[Dataset entries]
- - - - -

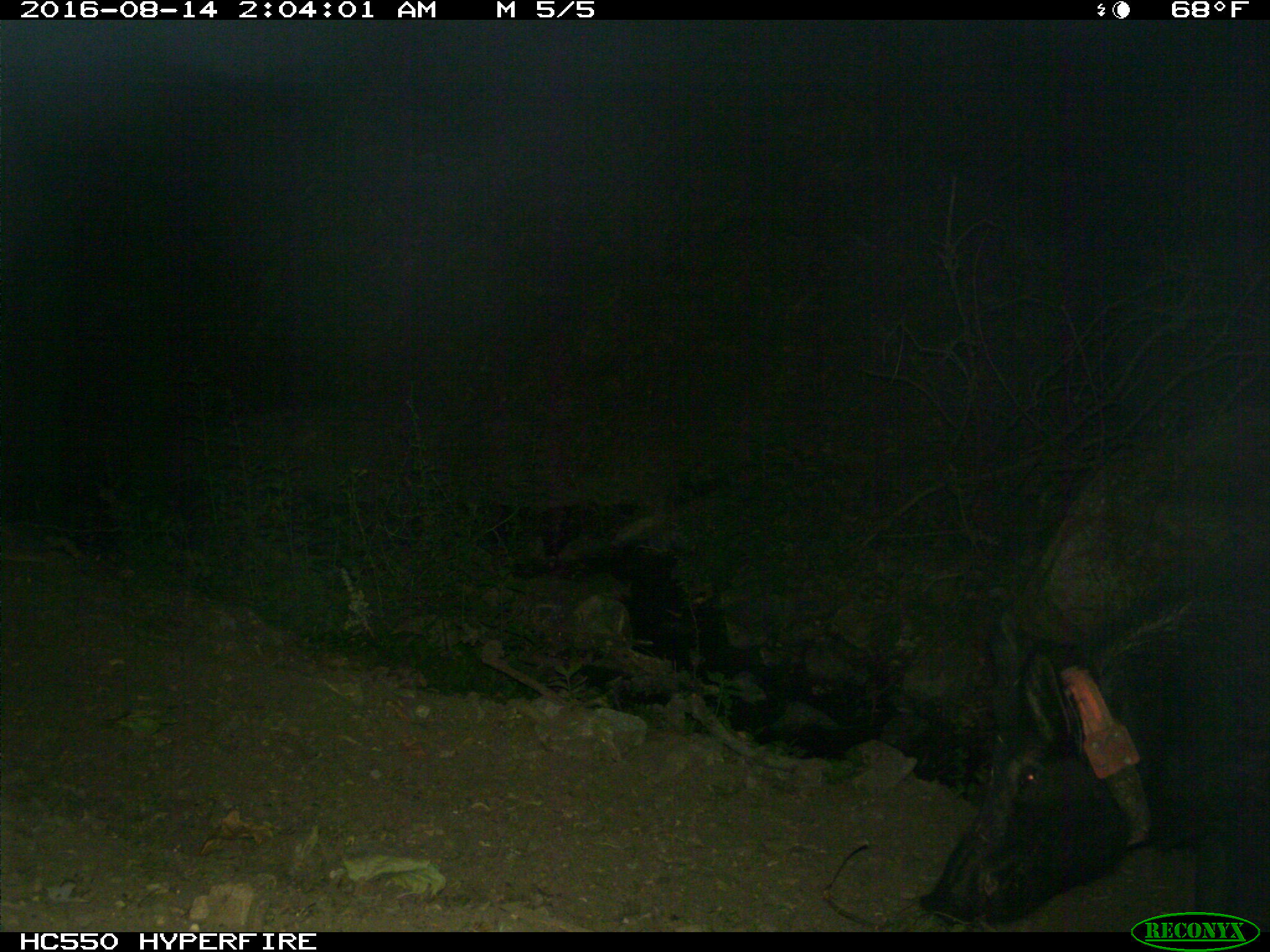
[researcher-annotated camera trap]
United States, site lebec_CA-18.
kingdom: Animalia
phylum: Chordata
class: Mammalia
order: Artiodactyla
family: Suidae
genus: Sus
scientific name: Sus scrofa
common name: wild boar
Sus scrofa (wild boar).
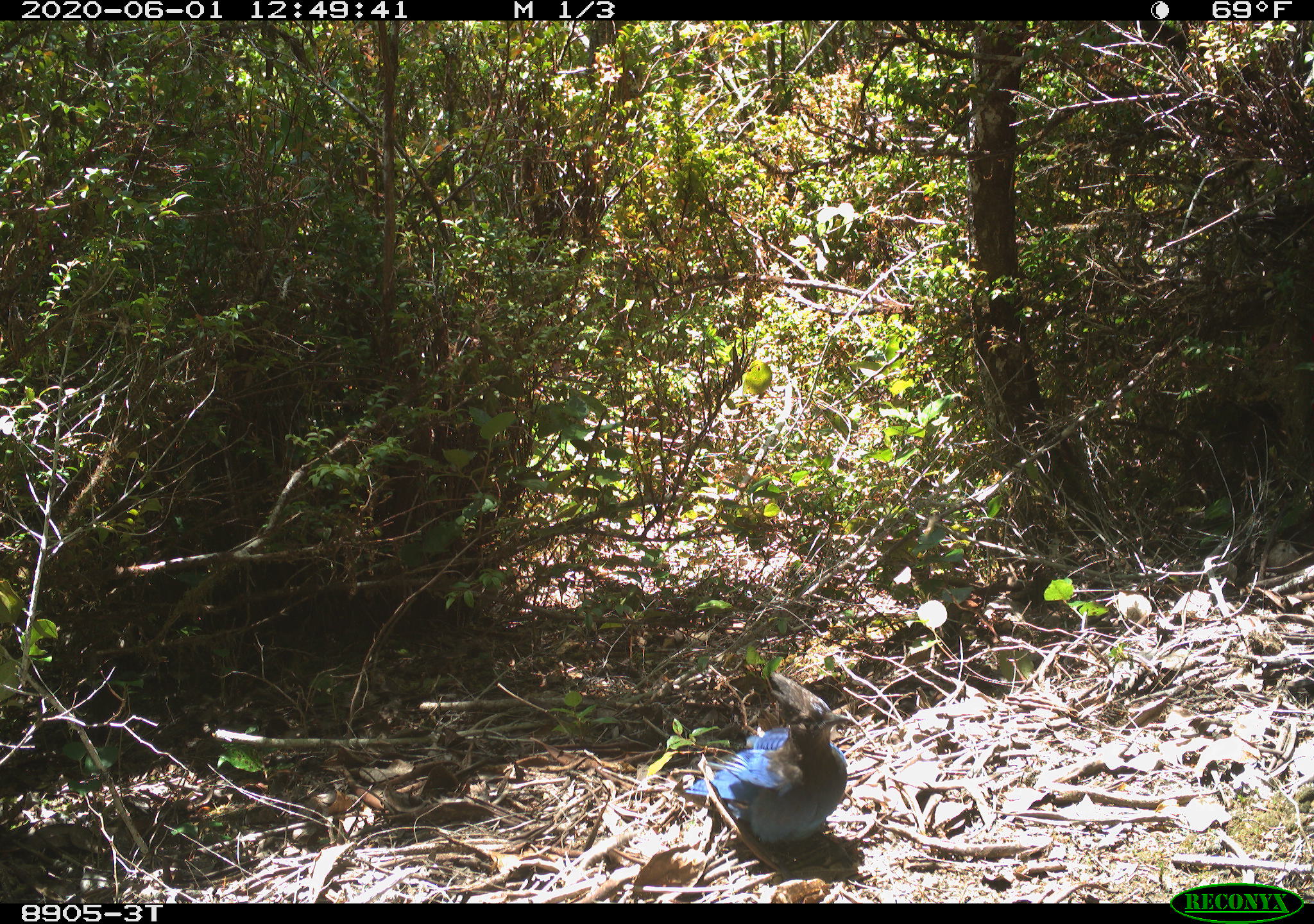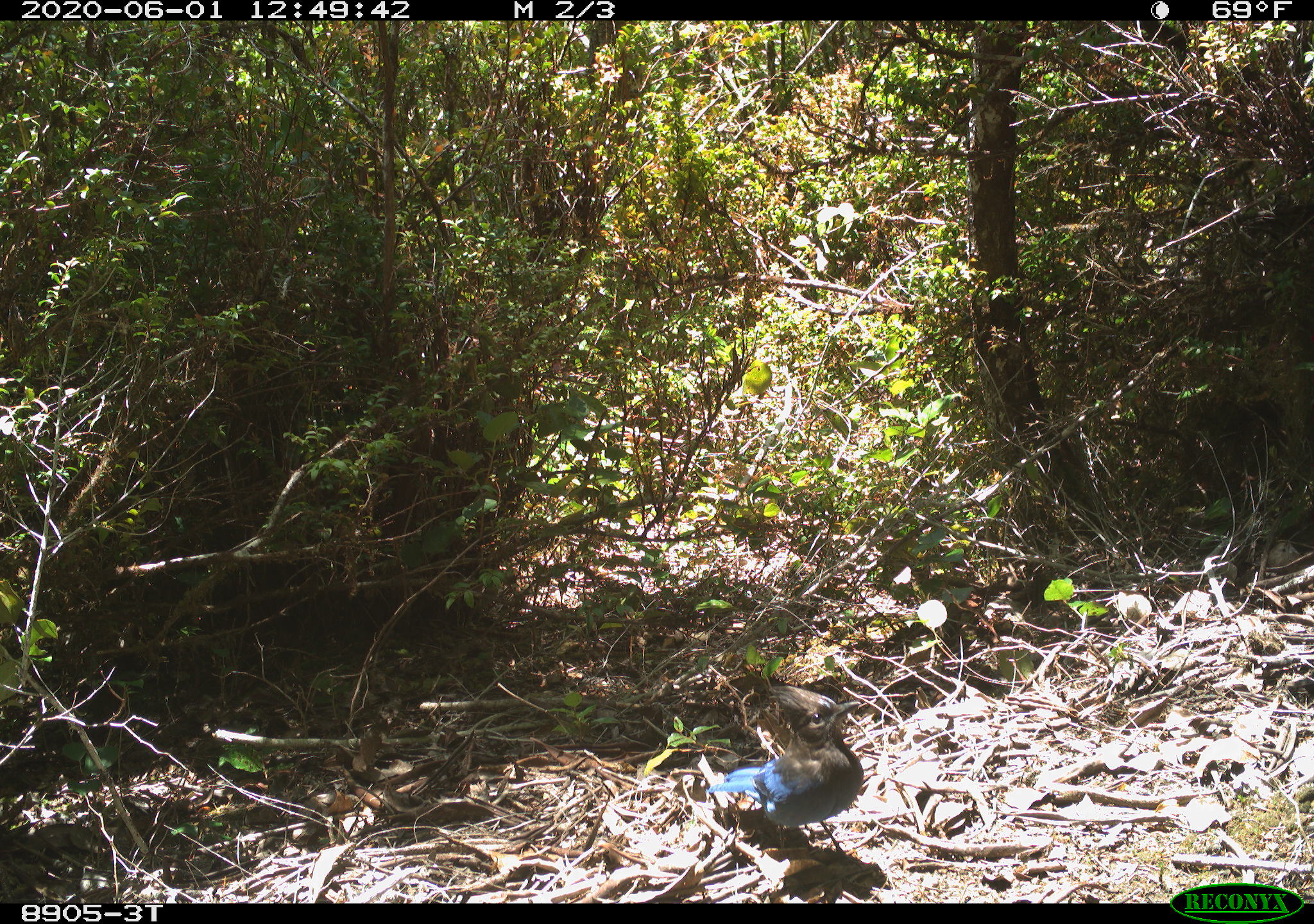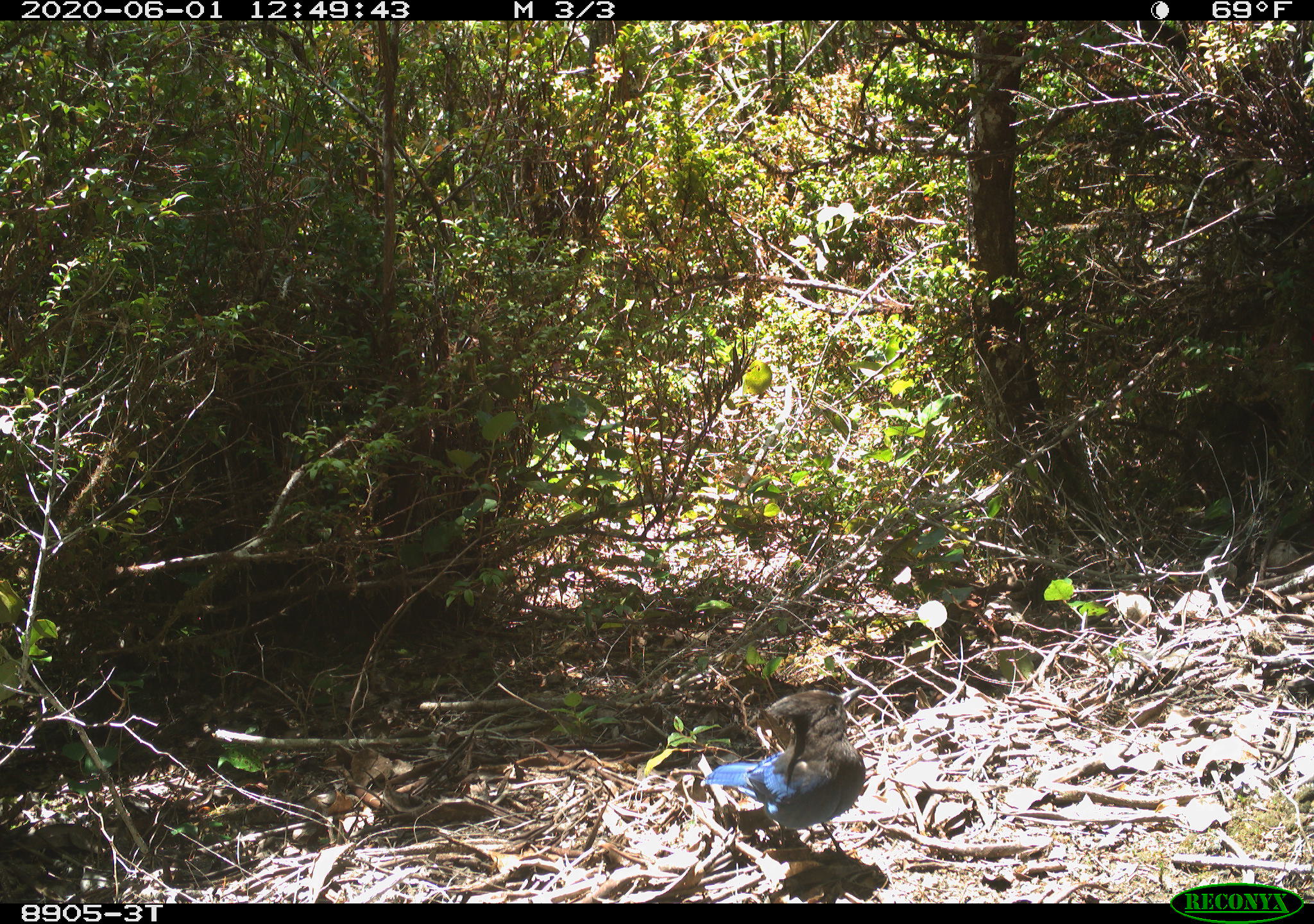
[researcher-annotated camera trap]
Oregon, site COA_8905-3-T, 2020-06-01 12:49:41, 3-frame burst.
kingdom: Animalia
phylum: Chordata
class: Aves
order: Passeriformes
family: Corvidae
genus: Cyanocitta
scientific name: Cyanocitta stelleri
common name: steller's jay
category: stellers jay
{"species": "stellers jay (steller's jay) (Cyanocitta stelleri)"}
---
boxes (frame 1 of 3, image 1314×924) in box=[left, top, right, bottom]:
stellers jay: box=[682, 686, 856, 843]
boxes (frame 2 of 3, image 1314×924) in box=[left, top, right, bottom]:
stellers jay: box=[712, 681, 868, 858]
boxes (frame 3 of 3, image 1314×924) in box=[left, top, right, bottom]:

- - - - -

## What you need to do
With the pictures left out, write out all of the data exactly.

## Output for this exercise
[researcher-annotated camera trap]
United States, site lebec_CA-18.
kingdom: Animalia
phylum: Chordata
class: Mammalia
order: Artiodactyla
family: Suidae
genus: Sus
scientific name: Sus scrofa
common name: wild boar
Sus scrofa (wild boar).
[researcher-annotated camera trap]
Oregon, site COA_8905-3-T, 2020-06-01 12:49:41, 3-frame burst.
kingdom: Animalia
phylum: Chordata
class: Aves
order: Passeriformes
family: Corvidae
genus: Cyanocitta
scientific name: Cyanocitta stelleri
common name: steller's jay
category: stellers jay
{"species": "stellers jay (steller's jay) (Cyanocitta stelleri)"}
---
boxes (frame 1 of 3, image 1314×924) in box=[left, top, right, bottom]:
stellers jay: box=[682, 686, 856, 843]
boxes (frame 2 of 3, image 1314×924) in box=[left, top, right, bottom]:
stellers jay: box=[712, 681, 868, 858]
boxes (frame 3 of 3, image 1314×924) in box=[left, top, right, bottom]:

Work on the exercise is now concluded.